Mobile Setup Guide
Run Gemma 4 on iPhone & Android
Offline AI on your phone — auto-detects your device and finds the right model
Why run Gemma 4 on your phone?
Gemma 4 Edge models (E2B, E4B) are designed to run entirely on-device — no internet, no API keys, no data leaving your phone.
100% Private
All processing happens on your device. No data sent to any server. Perfect for sensitive queries.
Works Offline
Use AI on flights, in subways, or anywhere without connectivity. Download once, use forever.
Zero Cost
No subscription, no API fees. The model is free and open-weight. The app is free.
Which phones can run Gemma 4?
iPhone / iOS
| Device | RAM | Model |
|---|---|---|
| iPhone 16 Pro Max | 8 GB | E2B ✓ |
| iPhone 15 Pro | 8 GB | E2B ✓ |
| iPhone 15 / 14 | 6 GB | E2B ✓ |
| iPhone 13 / SE 3 | 4 GB | Too little RAM |
E4B (~9.6 GB) will crash on any iPhone — stick to E2B for iOS.
🤖 Android
| Device | RAM | Model |
|---|---|---|
| Galaxy S25 Ultra | 12 GB | E4B ✓ E2B ✓ |
| Pixel 9 Pro | 16 GB | E4B ✓ E2B ✓ |
| Mid-range (8 GB) | 8 GB | E2B ✓ |
| Budget (<6 GB) | 4–6 GB | E2B (marginal) |
E4B needs 10 GB+ available RAM. Most phones should use E2B.
How to install Gemma 4 on your phone
iPhone
- 1.
Download Google AI Edge Gallery from the App Store.
- 2.
Open the app, find Gemma 4 E2B, and tap Download. The model is ~2 GB.
- 3.
Start chatting. Works fully offline once downloaded.
🤖 Android
- 1.
Install AI Edge Gallery from Google Play.
- 2.
Select Gemma 4 E2B (or E4B if your phone has 10 GB+ RAM).
- 3.
Tap Download, then chat. No API key or account needed.
⚠ Safety note: Only install from Google Play or the official GitHub repo. Avoid APK mirror sites — search results for "gemma 4 apk" often lead to unverified repackages.
Building a mobile app? Use LiteRT-LM
AI Edge Gallery is for testing. If you're integrating Gemma 4 into your own iOS or Android app, Google's recommended path is LiteRT-LM — the current on-device LLM runtime in the Google AI Edge stack.
| Goal | Use this | Platform |
|---|---|---|
| Try Gemma 4 on your phone | AI Edge Gallery | iOS & Android |
| Embed Gemma 4 in your own app | LiteRT-LM | iOS & Android |
| Deprecated |
LiteRT-LM supports Gemma 4 E2B at under 1.5 GB on some devices, with dynamic context handling for up to 128K tokens. The older MediaPipe LLM Inference API is marked deprecated — avoid it for new projects.
Watch: Gemma 4 running on iPhone
Running Gemma 4 entirely offline on an iPhone — no internet, no API key required.
What can you do with Gemma 4 on mobile?
Offline translation — translate text between languages without internet. Great for travel.

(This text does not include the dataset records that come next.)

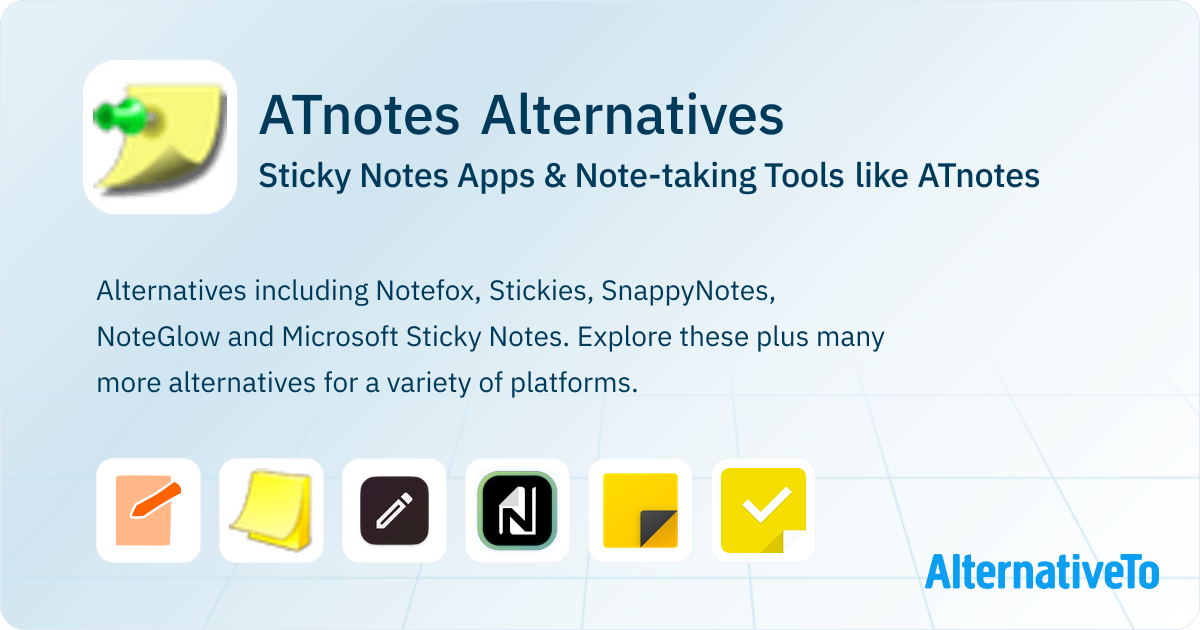 ATnotes Alternatives

Sticky Notes Apps & Note-taking Tools like ATnotes

Alternatives including Notefox, Stickies, SnappyNotes, NoteGlow and Microsoft Sticky Notes. Explore these plus many more alternatives for a variety of platforms.

AlternativeTo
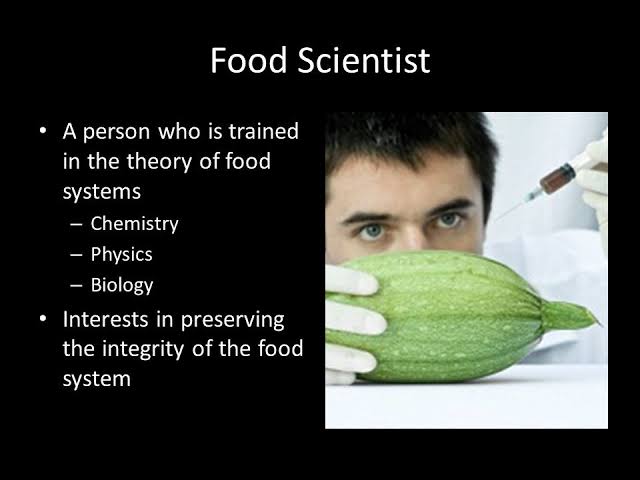 Food Scientist

• A person who is trained in the theory of food systems
– Chemistry
– Physics
– Biology
• Interests in preserving the integrity of the food system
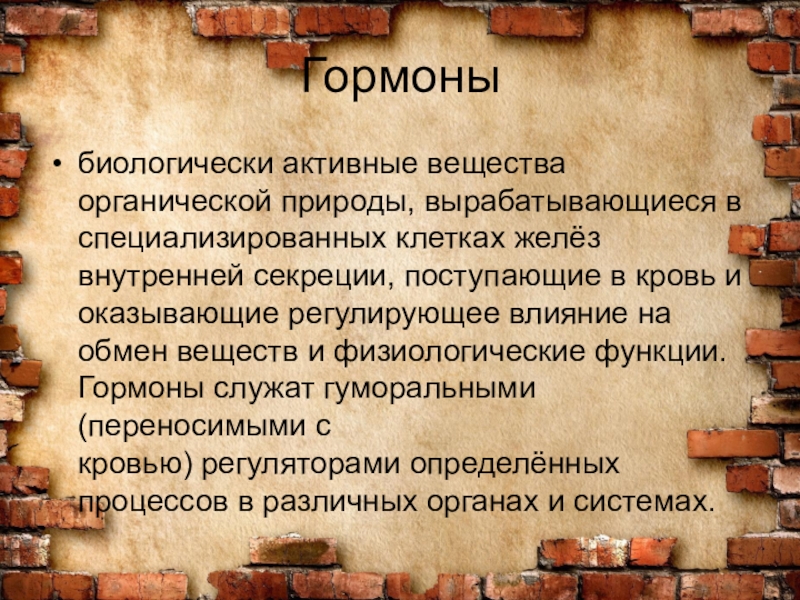 Гормоны

• биологически активные вещества органической природы, вырабатывающиеся в специализированных клетках желёз внутренней секреции, поступающие в кровь и оказывающие регулирующее влияние на обмен веществ и физиологические функции. Гормоны служат гуморальными (переносимыми с кровью) регуляторами определённых процессов в различных органах и системах.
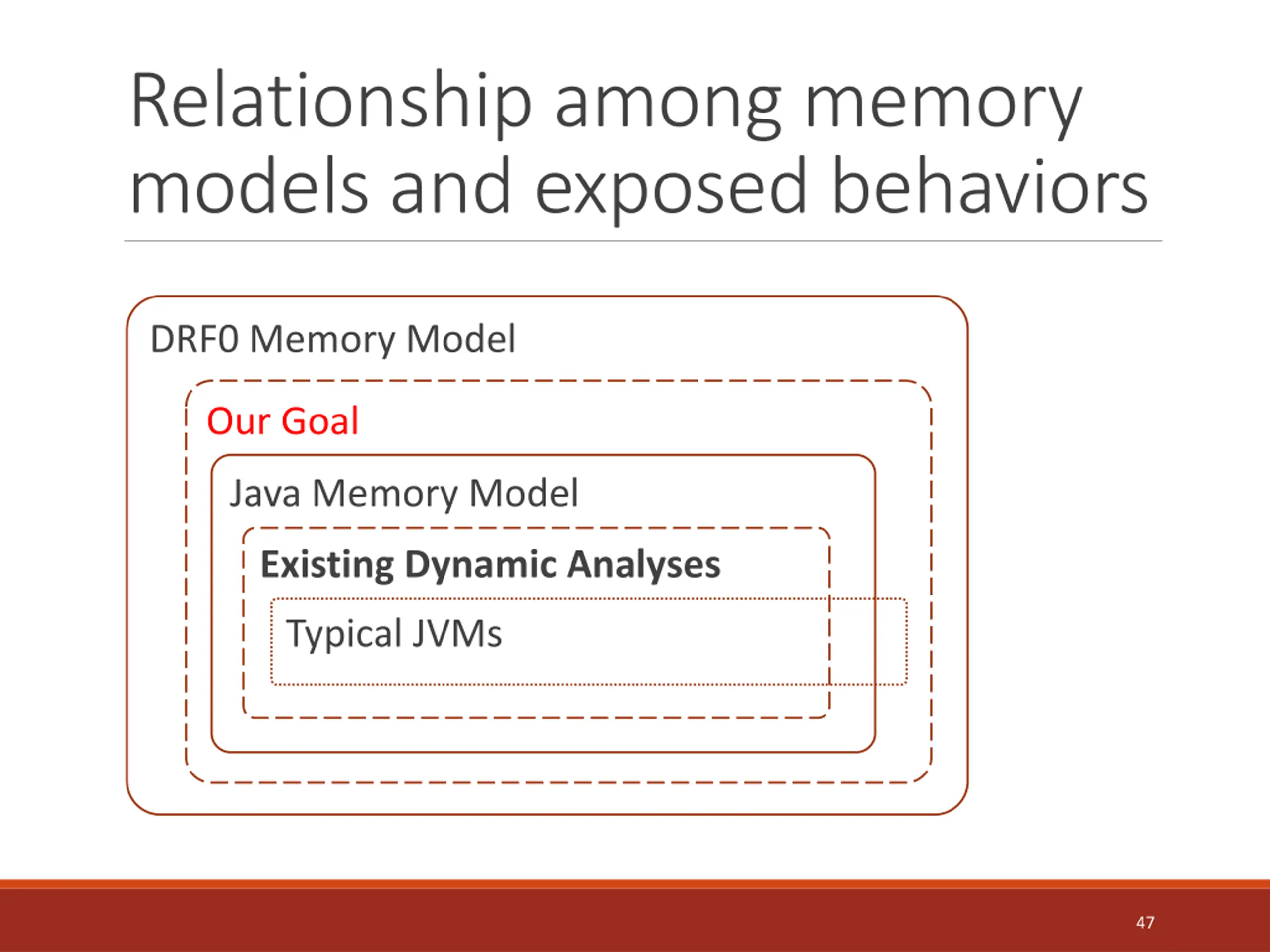 Relationship among memory models and exposed behaviors

DRF0 Memory Model

Our Goal

Java Memory Model

Existing Dynamic Analyses

Typical JVMs

47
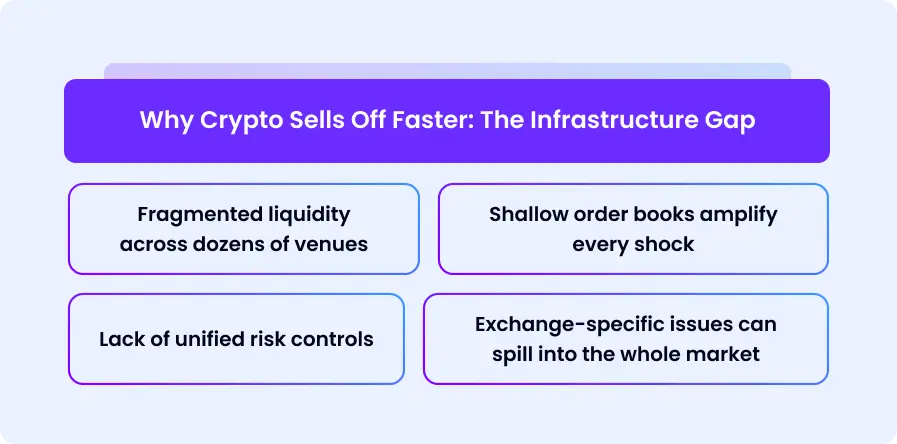 Why Crypto Sells Off Faster: The Infrastructure Gap

Fragmented liquidity across dozens of venues

Shallow order books amplify every shock

Lack of unified risk controls

Exchange-specific issues can spill into the whole market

Private Q&A — ask sensitive questions (medical, legal, financial) without any data leaving your device.
Writing assistant — draft emails, messages, or social posts on the go.
Learning & study — explain concepts, summarize articles, or practice flashcards without connectivity.
When should you use a server instead?
On-device AI is great for privacy and offline use, but some workloads don't fit on a phone. Consider a server-backed approach when you need:
- → Larger models — 26B MoE or 31B Dense won't run on any phone. If you need that capability level from a mobile UI, host the model on a server and call it via API.
- → Long conversations — Edge models handle short prompts well, but extended multi-turn chats can exhaust mobile RAM and cause thermal throttling.
- → Consistent latency across devices — if your app needs to work the same on a budget Android and a flagship iPhone, a cloud endpoint is more predictable than on-device inference.
What to do after mobile testing
Stay mobile
If E2B handles your use case well, build around it. Design for short prompts, narrow scope, and offline-first — that's where mobile AI shines.
Go hybrid
Use the Edge model locally for quick tasks, with a cloud fallback for complex queries. Best of both: privacy when possible, power when needed.
Move to desktop
If the phone is too constrained, the same workflow often becomes effortless on a Mac or PC with a GPU.